Document excerpt.
Dr. Durrell takes exception to the progressive thesis that reading should be taught by training the child to learn words from their appearance on the page.
You wouldn't believe it," he says, "but the most common error in children's reading is the confusion of the word 'girl' with the word 'dog.' Children see the curlicue of the letter 'g' and get the words mixed up. Stupid, but how are they to tell the words apart when they can't spell-have never even heard of the letter 'g'?"
Lest progressives start tearing at his throat, however, Dr. Durrell is willing to compromise. He will concede the value of phonetics if they'll let him teach the alphabet along with it.
Dr. Durrell then turned on methods of determining a child's intelligence quotient. A bright youngster-analytical, thorough, quick,-can't attain the proper I. Q. if he's a slow reader, says the alphabet advocate, because the tests have to be read to be comprehended.

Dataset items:

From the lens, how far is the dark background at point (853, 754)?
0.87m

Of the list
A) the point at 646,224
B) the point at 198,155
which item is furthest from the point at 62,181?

Task statement. Return the full passage on Dr. Durrell and the teaching of reading, word for word.

Reply.
Dr. Durrell takes exception to the progressive thesis that reading should be taught by training the child to learn words from their appearance on the page.
You wouldn't believe it," he says, "but the most common error in children's reading is the confusion of the word 'girl' with the word 'dog.' Children see the curlicue of the letter 'g' and get the words mixed up. Stupid, but how are they to tell the words apart when they can't spell-have never even heard of the letter 'g'?"
Lest progressives start tearing at his throat, however, Dr. Durrell is willing to compromise. He will concede the value of phonetics if they'll let him teach the alphabet along with it.
Dr. Durrell then turned on methods of determining a child's intelligence quotient. A bright youngster-analytical, thorough, quick,-can't attain the proper I. Q. if he's a slow reader, says the alphabet advocate, because the tests have to be read to be comprehended.